Hukuki koruma, organize suç veya toplumsal altüst edici faaliyetlerin olduğu bağlamlarda özellikle önemlidir. Video gözetiminin uygun olmayan şekilde kullanımı nedeniyle zarar gören vatandaşlar veya işletmeler yasal yollara başvurma hakkına sahiptir ve bazı durumlarda gözetimin hedef aldığı aynı suçlamalarla karşı karşıya kalabilirler. Güçlü bir hukuki koruma mekanizmasının varlığı, video gözetiminin keyfi bir denetim haline gelmesini engeller ve bunun yerine açık sorumluluk hatlarına sahip kontrollü bir araç olarak işlev görmesini sağlar. Bu hukuki çerçeveler, önleyici önlemlerin meşruiyetini de güçlendirir ve belediyelerin toplumsal altüst edici faaliyetlere karşı hareket etmesi ile kamu düzeninin korunmasına olan güven için kritik öneme sahiptir.
Pratik Uygulama ve Etkinlik
Video gözetimi, pratikte yüksek riskli kentsel alanlarda, örneğin istasyonlar, eğlence bölgeleri ve alışveriş merkezlerinde sıkça kullanılır; burada olayların tırmanma olasılığı oldukça yüksektir. Mobil kameralar dahil olmak üzere modern sistemlerin esnekliği, bir bölgenin risk profilindeki değişikliklere hızlı yanıt verilmesini sağlar. Bu araç, etkinin doğrudan vatandaşların ve ziyaretçilerin güvenlik algısına katkıda bulunduğu etkinlikler, yüksek riskli maçlar veya geçici olarak artan tehditler sırasında da vazgeçilmezdir. Video gözetimi hem suçları caydıran önleyici bir araç hem de olayları etkili şekilde belgeleyen bir araç olarak işlev görür.

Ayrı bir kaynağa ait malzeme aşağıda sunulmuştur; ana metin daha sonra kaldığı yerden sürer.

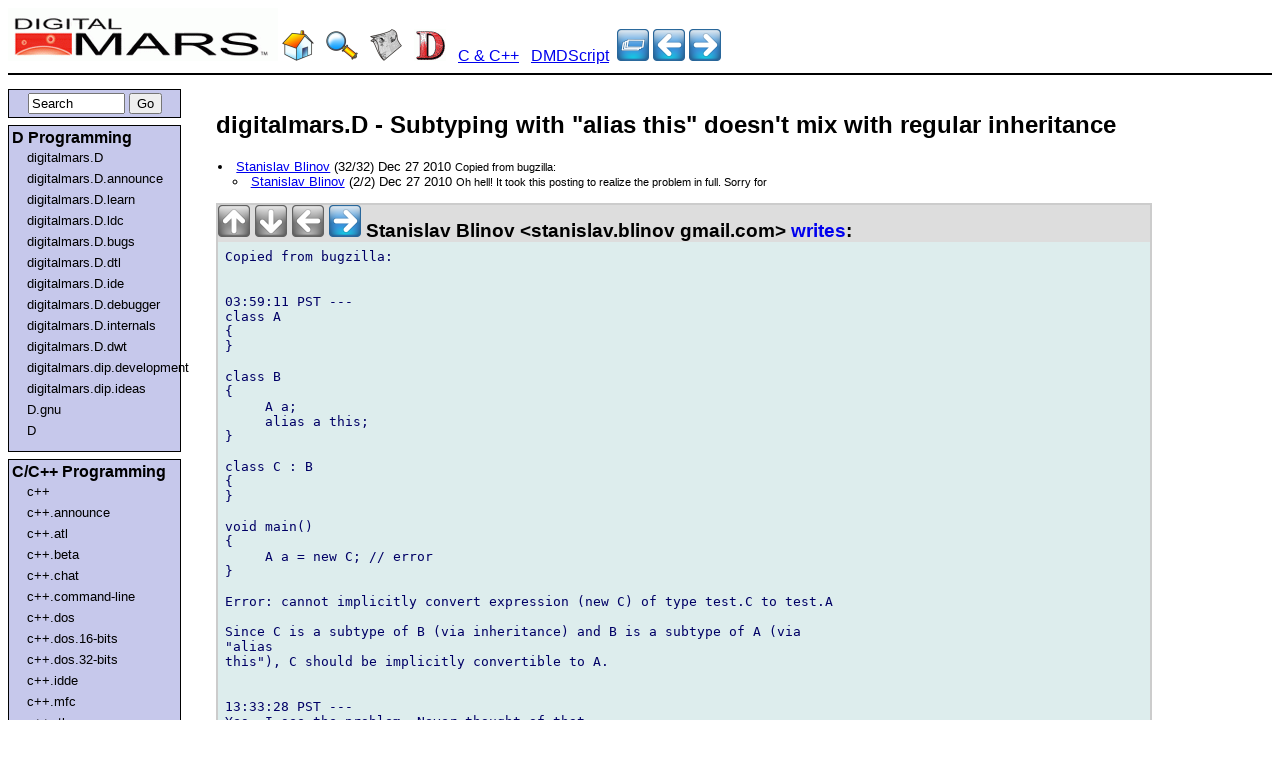

--- FILE ---
content_type: text/html; charset=utf-8
request_url: https://www.google.com/recaptcha/api2/aframe
body_size: 267
content:
<!DOCTYPE HTML><html><head><meta http-equiv="content-type" content="text/html; charset=UTF-8"></head><body><script nonce="h8uYNB96c9kHk7PoUPjb9A">/** Anti-fraud and anti-abuse applications only. See google.com/recaptcha */ try{var clients={'sodar':'https://pagead2.googlesyndication.com/pagead/sodar?'};window.addEventListener("message",function(a){try{if(a.source===window.parent){var b=JSON.parse(a.data);var c=clients[b['id']];if(c){var d=document.createElement('img');d.src=c+b['params']+'&rc='+(localStorage.getItem("rc::a")?sessionStorage.getItem("rc::b"):"");window.document.body.appendChild(d);sessionStorage.setItem("rc::e",parseInt(sessionStorage.getItem("rc::e")||0)+1);localStorage.setItem("rc::h",'1768711814747');}}}catch(b){}});window.parent.postMessage("_grecaptcha_ready", "*");}catch(b){}</script></body></html>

Video gözetiminin etkinliği, polis operasyonel kapasitesi, diğer güvenlik önlemleri ile koordinasyon ve kamu-özel iş birliği düzeyi gibi birden fazla faktöre bağlıdır. Bazı durumlarda gözetim, kamu düzeni veya suç oranında belirgin bir azalmaya yol açarken, diğer durumlarda etkisi sınırlı olabilir; örneğin suç faaliyetleri başka alanlara kaydırıldığında. Bu nedenle kullanımın değerlendirilmesi kritik öneme sahiptir: sonuçlar ölçülmeli ve önceden belirlenmiş güvenlik hedefleri ile karşılaştırılmalı, böylece gözetimin orantılılığı ve sübsyidiyarlığı sağlanmalıdır.
Video gözetimi, toplumsal altüst edici faaliyetlerle mücadelede stratejik bir araçtır. Riskli alanların izlenmesi sayesinde yetkililer, organize suç veya toplumu ve yerel ekonomiyi tehdit eden yasadışı faaliyetlerin erken işaretlerini tespit edip müdahale edebilirler. Kamu-özel iş birliği bu noktada genellikle kritik bir rol oynar: bilgi, altyapı ve mali kaynakların birleştirilmesi sayesinde gözetim etkin bir şekilde yürütülebilir ve özel hayatın gereksiz şekilde ihlal edilmesi önlenir. Pratik değerlendirmeler, video gözetiminin yalnızca dikkatle entegre edildiği, önleme, hukuk uygulaması ve hukuki korumanın dengede olduğu geniş güvenlik politikalarında etkili olduğunu göstermektedir. Bu yaklaşım, aracın sadece olaylara tepki vermesini engeller ve yapısal olarak kamu düzeninin güçlendirilmesine ve altüst edici faaliyetlerin azaltılmasına katkıda bulunur.